▶ [İncelenecek Metin]:
- - - -

Çocuklarınızın iyiliği için birçok şey yapıyorsunuz değil mi?. Okumalar, danışmalar, araştırmalar vs.

Bunların hepsi de çok kıymetli şeyler. Fakat bütün bunları sindirmeniz yani yaşamla bağını da mutlaka kurmanız gerekiyor.  

Onlar için kurmuş olduğunuz hayallerin sahibi sırf siz değilsiniz bunu bilmeli ve hedefler belirlerken sadece bir yol gösterici edasıyla onlara yaklaşmalısınız.

Onlara, “onların kendilerine ait bir benliklerinin olduğunu” mutlaka ama mutlaka hissettirmelisiniz.

Sadece çevresel hedefleri gerçekleştirmek bir başarı değildir. Kendi hayallerinizi çocuklarınıza dayatamazsınız.

Aksi halde onları soktuğunuz o telaşlı maceranın içinde kendinizi de bulur ve davranışlarınızı artık kontrol edemezsiniz.

Sağlıklı bir iletişim kurmak istiyorsanız, bunlara kesinlikle ehemmiyet göstermelisiniz.

Ve ağzınızdan çıkanlara dikkat etmelisiniz. Çünkü kırılan kalpler, tamir edilemezler.

Daha önce benzeri görülmemiş tarihi bir döneme bir devre şahitlik ediyoruz. Aklımızı zorlayacak derecede çok yoğun bir yaşam sürdüğümüz bu devirde, meşguliyetler arasında bocalamaktayız.

Aslında birçok kolaylaştırıcı teknolojik vasıtaya sahibiz bu doğru. Peki, buna rağmen neden daha fazla yoğun ve çok daha fazla meşgulüz?

Bu sorunun cevabını bildiğinizden eminim. Nitekim hepimiz de bu kolaylaştırıcı araçlarla aynı orantıda hızlı bir yaşam sürdüğümüzün farkındayız değil mi?.

İnsan, belli bir takım içgüdülere ve fiziksel özelliklere sahip olan bir varlıktır.

- - - -

▶ [Kaydedilmiş Veriler]:
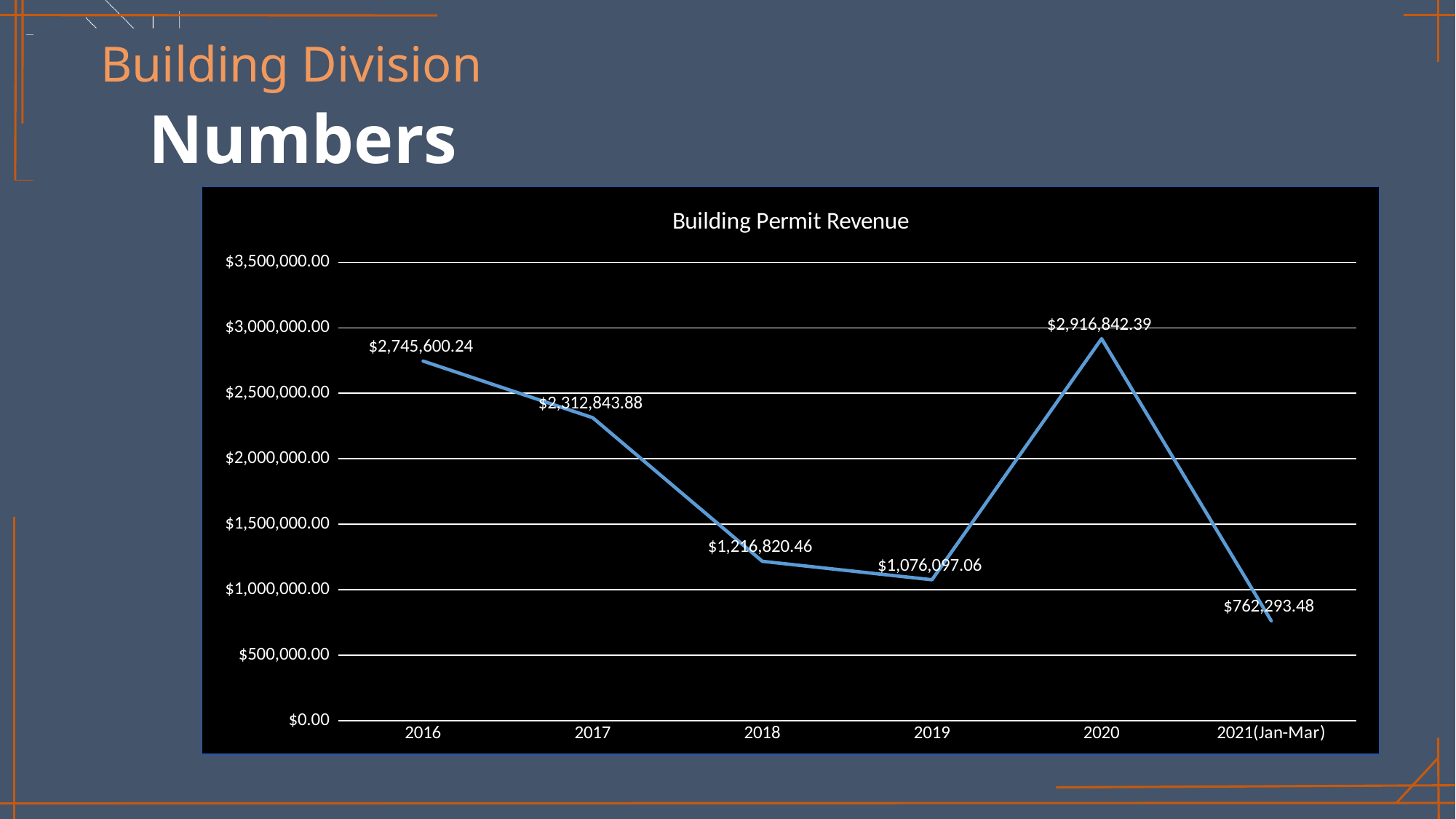
What is the Building Permit Revenue for 2020? $2,916,842.39 Which year has higher Building Permit Revenue, 2017 or 2018? 2017 What kind of chart is the Building Permit Revenue chart? line chart What is the Building Permit Revenue for 2021(Jan-Mar)? $762,293.48 What is the Building Permit Revenue for 2019? $1,076,097.06 Does the Building Permit Revenue rise or fall from 2016 to 2019? fall What is the difference in Building Permit Revenue between 2018 and 2019? $140,723.40 Which category has the lowest Building Permit Revenue? 2021(Jan-Mar) How many categories are shown on the x axis of the Building Permit Revenue chart? 6 What is the Building Permit Revenue for 2016? $2,745,600.24 What is the difference in Building Permit Revenue between 2016 and 2017? $432,756.36 Which year has the highest Building Permit Revenue? 2020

- - - -

▶ [Alıştırma Koşulları]:
- 1) Çocuklarla iletişim üzerine metne göre şu ifadelerin her biri için evet ya da hayır deyin ve kararınızı belirleyen sözleri metinden aynen alıntılayın: (a) Kırılan kalpler tamir edilebilir. (b) Sadece çevresel hedefleri gerçekleştirmek bir başarı sayılmaz. (c) Kolaylaştırıcı teknolojik vasıtalar sayesinde eskisinden daha az meşgulüz.
- 2) Çocuklarla iletişim üzerine metni, son cümlesinin ardından gelecek şekilde devam ettirin.
Veriler, metinden bağımsız ayrı bir malzemedir.

▶ [Alıştırma Sonuçları]:
- 1)
(a) Hayır: "Çünkü kırılan kalpler, tamir edilemezler."
(b) Evet: "Sadece çevresel hedefleri gerçekleştirmek bir başarı değildir."
(c) Hayır: "Peki, buna rağmen neden daha fazla yoğun ve çok daha fazla meşgulüz?"

- 2)
Bunlara binaen insanda en bariz görülen özellik ise sahip olma arzusudur. Yani çok çok daha fazla şeye sahip olmak istiyoruz ve bu isteğimizi kamçılayan çok reklam yığını olan bir asırda yaşıyoruz.

Yaşadığımız bu çağda beş duyu organımızın algılama gücünü aşan reklam fenomenlerine aşırı maruz kalmaktayız.

Ben bu cümleyi özellikle ve bilinçli olarak kurdum, yani gerçekten bildiğimiz duyusal algılarımızı aşan bir oranda bu reklam furyası.

Onların hedef ise “bilincimiz” değil “Bilinçaltımız” dır.

Bütün bu sebeplerden dolayı tüm günümüzü kapsayan bu meşguliyetleri aslında biz, yani kendimiz istemekteyiz.

İş yoğunluğu, aş arzuları ve nice tutkular…

Kendimize dahi adeta vakit ayıramaz hale geldik. Gözlerimizi esir alan bu reklam fenomenleri, aslında gözlerimizi körleştirdi. Kendimize bile körleştik çoğumuz.

İçinde bulunduğunuz ailenizin mesela bir gününü şöyle bir hayal edin. Neler yapıyorsunuz her biriniz?

Ebeveynlerden en az biri günün yarısını aşkın bir zaman diliminde evin dışında vakit geçiriyor. Evde kalan ise bir o kadar iş yoğunluğuna maruz.

Bir de arkadaşlar ve misafirlerinizi hesaba katın. Ve tabii ki toplumu gerçekten kendine esir eden günlük veya haftalık diziler veya programlar…

Çocukların okulu, dersi, günlük ihtiyaçları vs. derken iş iyice içinden çıkılmaz bir hal alıyoruz.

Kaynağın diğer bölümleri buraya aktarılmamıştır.